Warnings — Worth addressing

Design issues, missing error handling, test gaps, or violations of project standards that could cause problems later.

packages/data-designer-engine/tests/engine/dataset_builders/test_async_scheduler.py:2618 — Timing assertion can flake on slow CI

• What: test_scheduler_paces_sustained_429_resalvage sets the backoff to 0.1, sleeps for 0.03, and then asserts the call count has not advanced. If the event loop is paused or CI is overloaded, that sleep(0.03) can resume after the 0.1 timeout has already expired, letting the scheduler retry and making the test fail even though the production behavior is correct.
• Why: This test is covering exactly the kind of scheduler behavior we’ll lean on during provider stress, so a wall-clock-sensitive assertion could become noisy in CI.
• Suggestion: Could we make the pacing check deterministic? One option is to monkeypatch _wait_before_rate_limit_resalvage with an async gate that records it was awaited before allowing the next salvage cycle, then assert the scheduler does not advance until the test releases that gate. If we keep a real-time smoke check, using a much larger “no retry yet” delay budget would also reduce the flake window.

Suggestions — Take it or leave it

Style improvements, minor simplifications, or optional enhancements that would improve code quality.
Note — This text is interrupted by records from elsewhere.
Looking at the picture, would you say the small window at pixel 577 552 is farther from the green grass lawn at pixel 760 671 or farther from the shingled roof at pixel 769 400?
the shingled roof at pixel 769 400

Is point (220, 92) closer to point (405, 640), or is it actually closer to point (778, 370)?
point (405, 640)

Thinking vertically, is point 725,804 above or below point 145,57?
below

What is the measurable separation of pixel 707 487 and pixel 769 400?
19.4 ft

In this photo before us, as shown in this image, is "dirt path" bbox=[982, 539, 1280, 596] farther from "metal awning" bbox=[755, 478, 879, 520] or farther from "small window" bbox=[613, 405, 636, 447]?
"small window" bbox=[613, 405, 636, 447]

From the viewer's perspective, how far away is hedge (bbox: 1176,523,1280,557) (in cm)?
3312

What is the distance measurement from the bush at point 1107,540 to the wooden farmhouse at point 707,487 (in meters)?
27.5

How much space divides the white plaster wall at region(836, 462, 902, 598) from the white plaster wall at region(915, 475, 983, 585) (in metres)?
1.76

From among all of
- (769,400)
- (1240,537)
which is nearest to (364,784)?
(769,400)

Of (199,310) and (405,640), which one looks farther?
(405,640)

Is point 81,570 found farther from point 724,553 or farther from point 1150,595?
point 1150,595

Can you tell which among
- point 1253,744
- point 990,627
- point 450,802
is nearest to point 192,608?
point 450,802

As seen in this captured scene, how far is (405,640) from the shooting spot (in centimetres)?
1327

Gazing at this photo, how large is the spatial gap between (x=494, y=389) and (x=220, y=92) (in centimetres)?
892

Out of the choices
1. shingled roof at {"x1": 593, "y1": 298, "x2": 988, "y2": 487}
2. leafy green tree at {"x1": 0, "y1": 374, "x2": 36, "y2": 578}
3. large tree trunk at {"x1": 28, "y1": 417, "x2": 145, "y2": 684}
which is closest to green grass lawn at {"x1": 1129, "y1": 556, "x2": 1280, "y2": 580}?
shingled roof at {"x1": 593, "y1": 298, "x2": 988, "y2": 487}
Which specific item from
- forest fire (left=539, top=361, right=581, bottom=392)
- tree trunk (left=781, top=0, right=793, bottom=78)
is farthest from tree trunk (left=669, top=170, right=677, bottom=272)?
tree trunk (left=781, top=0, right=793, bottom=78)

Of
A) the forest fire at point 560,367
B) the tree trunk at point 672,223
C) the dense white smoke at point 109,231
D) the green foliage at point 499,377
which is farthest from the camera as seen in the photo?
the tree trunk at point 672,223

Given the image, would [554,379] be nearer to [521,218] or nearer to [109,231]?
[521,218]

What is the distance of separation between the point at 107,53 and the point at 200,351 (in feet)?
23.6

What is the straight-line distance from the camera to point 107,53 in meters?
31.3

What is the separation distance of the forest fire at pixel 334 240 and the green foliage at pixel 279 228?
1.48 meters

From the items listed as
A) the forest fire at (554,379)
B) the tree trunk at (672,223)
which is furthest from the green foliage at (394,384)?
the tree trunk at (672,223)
docs/devnotes/posts/async-all-the-way-down.md:198 — Async fault-tolerance note now overstates drop behavior

• What: The dev note still says retryable failures, including rate limits, are dropped after salvage attempts are exhausted.
• Why: After this PR, ModelRateLimitError is the special case: it stays deferred and keeps retrying, while other exhausted retryables still drop. Readers using this page to reason about async fault tolerance will get the old behavior for 429s.
• Suggestion: Could we update that paragraph in this PR or a small follow-up to carve out rate limits? Something like: “Rate-limit errors are preserved and paced for another salvage cycle; other retryable errors that still fail after the salvage cap are dropped.”

What Looks Good

• The new _deferred_errors bookkeeping is a clean way to distinguish exhausted 429s from exhausted timeouts/API-connection errors without widening the scheduler’s public surface.
• The cleanup paths for successful/checkpointed work cover the new deferred bookkeeping, which keeps long runs from accumulating stale task state.
• The regression tests cover the big behavioral cases: 429s beyond the salvage cap, mixed retryable exhaustion, early shutdown interaction, and request-admission cooldown pacing.

Verdict

Needs changes — I’d address the wall-clock-sensitive scheduler test before merge. The docs update is a light nit, but worth keeping close to the behavior change.

---

This review was generated by an AI assistant.

[github-actions]

MkDocs preview: https://b6c9e2ef.dd-docs-preview.pages.dev

Fern preview: https://nvidia-preview-pr-703.docs.buildwithfern.com/nemo/datadesigner

Fern previews include the docs-website version archive with PR changes synced into latest. Notebook tutorials are rendered without execution outputs in previews.

[nabinchha]

Nice follow-up, @eric-tramel — the latest updates address the prior scheduler-review concerns cleanly.

Summary

This PR keeps salvage-exhausted ModelRateLimitError tasks deferred so sustained 429s delay records instead of dropping them, while preserving the existing drop behavior for other exhausted retryable failures. I re-reviewed the latest head after the test and docs adjustments; the implementation matches the PR intent.

Findings

No findings. The prior timing-sensitive pacing test has been made deterministic with an async gate, and the dataset-builder architecture note now documents the new rate-limit preservation behavior.

What Looks Good

• The deferred-error tracking stays tightly scoped to scheduler internals and is cleaned up on success, checkpoint, and non-rate-limit exhaustion paths.
• The pacing path uses request-admission cooldown when available, with a small fallback delay, so preserved 429 work avoids the hot-loop risk raised earlier.
• The tests now cover delayed-not-dropped 429s, early shutdown interaction, mixed retryable exhaustion, cleanup invariants, and cooldown-based delay selection.

Verdict

Ship it — ready to merge from my side.

---

This review was generated by an AI assistant.